━━━ Alıntılanan metin
26 Ekim 2016 Çarşamba

Kadere iman imanın kemalidir 10: Kadersiz tevekkül olur mu?

Bunun daha evvel de altını çizmiştim: Tevekkül sadece sonucu Allah'a bırakma değil, süreci de Allah'ın rızası dairesinde yaşamadır. "Helal dairesi keyfe kafidir..." diyen mü'min, sadece sonuç için değil, süreç için de Allah'a tevekkül etmiş olur. Herbir günah bir tevekkülün terkidir. Helal dairesinin 'keyfe kafi' olduğu veya 'yaşamak için yeterli' olduğu veya 'daha doğru' olduğu yönündeki tevekkülümüzü terkettiğimiz an ayağımızla beraber irademiz de harama gidiyor demektir. Yani, bizi helalde tutan, helalin doğru olduğuna dair tevekkülümüzdür.

Allah'ın 'hayırlı olanı bizden daha iyi bildiğine' dair bilgimiz, bizi, kendi gözümüzün, nefsimizin veya aklımızın aksini söylediği hususlarda bile onun dediğini yapmaya iter. Bütünü bilen odur. Attığımız iyi veya kötü bir adımın gelecekte vereceği sonuçları daha iyi bilen odur. Allah, helali yapmamızı istiyor veya dairesinde kalmamızı emir buyuruyorsa, orada kalmak doğrudur, hayırdır, vücudîdir, varlıksaldır. Teslim oluruz. "Zekat verenin malı artacak!" buyuruyorsa, zahiren zekat malı azaltıyor görünse bile, tevekkül ile zekatımızı veririz. Malımız artar. "Faiz alanın bereketi kesilecek!" buyuruyorsa, zahiren faiz alanın malının artmasına kanmaz, azalacağı yönünde tevekkülümüzle ondan kaçınırız.
━━━━━━
━━━ Sağlanan veriler
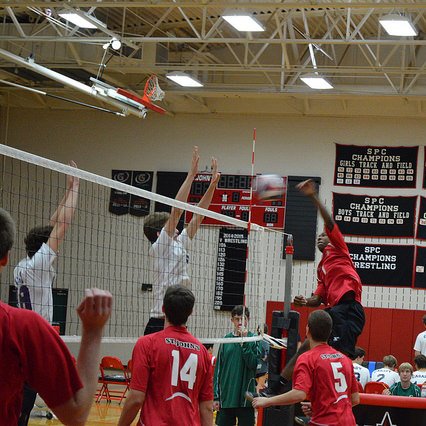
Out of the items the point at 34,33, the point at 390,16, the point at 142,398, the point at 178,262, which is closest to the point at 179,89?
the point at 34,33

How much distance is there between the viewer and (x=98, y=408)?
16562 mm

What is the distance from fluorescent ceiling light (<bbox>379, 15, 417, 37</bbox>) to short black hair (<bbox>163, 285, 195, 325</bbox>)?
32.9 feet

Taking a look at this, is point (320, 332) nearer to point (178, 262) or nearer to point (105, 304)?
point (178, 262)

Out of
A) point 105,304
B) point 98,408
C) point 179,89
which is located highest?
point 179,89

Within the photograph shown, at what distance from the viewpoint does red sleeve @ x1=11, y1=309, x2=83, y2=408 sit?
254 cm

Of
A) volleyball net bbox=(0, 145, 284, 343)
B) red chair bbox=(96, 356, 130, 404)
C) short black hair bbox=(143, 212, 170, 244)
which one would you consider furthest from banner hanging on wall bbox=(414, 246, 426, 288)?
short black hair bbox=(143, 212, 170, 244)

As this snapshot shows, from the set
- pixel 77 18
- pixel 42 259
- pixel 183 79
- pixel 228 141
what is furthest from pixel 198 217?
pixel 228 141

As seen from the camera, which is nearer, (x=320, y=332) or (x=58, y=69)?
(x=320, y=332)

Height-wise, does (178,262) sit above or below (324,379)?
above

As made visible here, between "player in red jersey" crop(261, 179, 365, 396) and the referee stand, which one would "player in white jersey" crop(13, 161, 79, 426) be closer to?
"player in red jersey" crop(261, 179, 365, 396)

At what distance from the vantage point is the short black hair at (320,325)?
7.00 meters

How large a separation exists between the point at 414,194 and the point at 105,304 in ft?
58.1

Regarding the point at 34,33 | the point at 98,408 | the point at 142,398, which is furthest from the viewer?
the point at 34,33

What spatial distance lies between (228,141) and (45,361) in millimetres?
━━━━━━
━━━ Sağlanan veriler
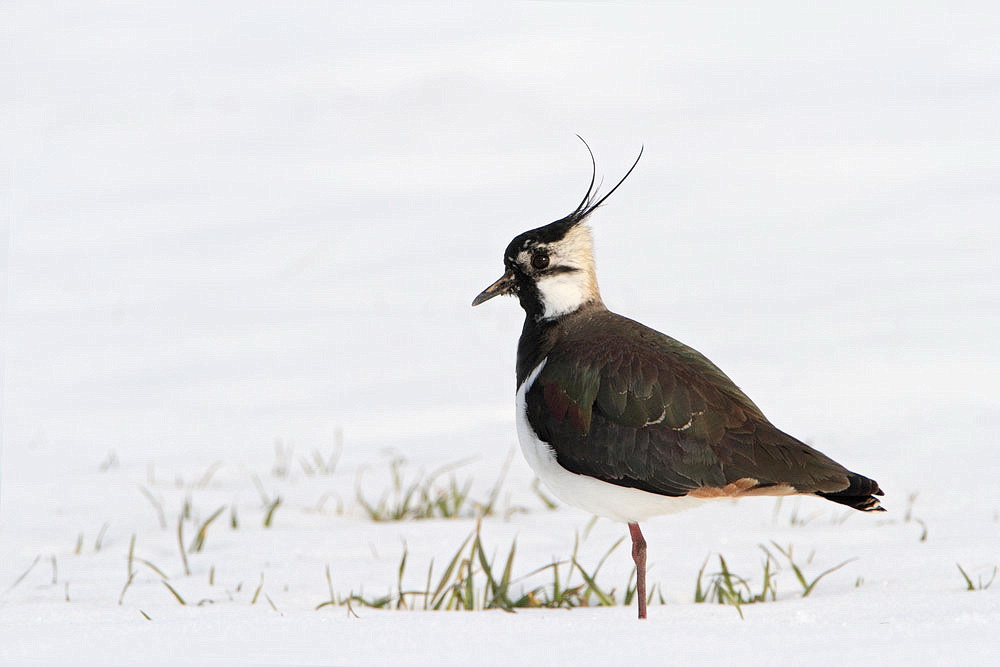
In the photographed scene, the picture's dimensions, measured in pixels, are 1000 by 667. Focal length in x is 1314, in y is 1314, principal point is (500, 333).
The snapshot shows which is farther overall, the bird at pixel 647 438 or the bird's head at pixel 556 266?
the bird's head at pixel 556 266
━━━━━━
Görev listesi:
a) Tevekkül konulu metinden "Allah'ın 'hayırlı olanı" ile "tevekkülümüzle ondan kaçınırız." arasındaki bölümü, bu iki ifade de dahil olmak üzere harfi harfine aktarın.
b) Tevekkül konulu metne göre bizi helalde tutan nedir?

Alıştırma sonuçları:
a)
Allah'ın 'hayırlı olanı bizden daha iyi bildiğine' dair bilgimiz, bizi, kendi gözümüzün, nefsimizin veya aklımızın aksini söylediği hususlarda bile onun dediğini yapmaya iter. Bütünü bilen odur. Attığımız iyi veya kötü bir adımın gelecekte vereceği sonuçları daha iyi bilen odur. Allah, helali yapmamızı istiyor veya dairesinde kalmamızı emir buyuruyorsa, orada kalmak doğrudur, hayırdır, vücudîdir, varlıksaldır. Teslim oluruz. "Zekat verenin malı artacak!" buyuruyorsa, zahiren zekat malı azaltıyor görünse bile, tevekkül ile zekatımızı veririz. Malımız artar. "Faiz alanın bereketi kesilecek!" buyuruyorsa, zahiren faiz alanın malının artmasına kanmaz, azalacağı yönünde tevekkülümüzle ondan kaçınırız.

b) Helalin doğru olduğuna dair tevekkülümüz.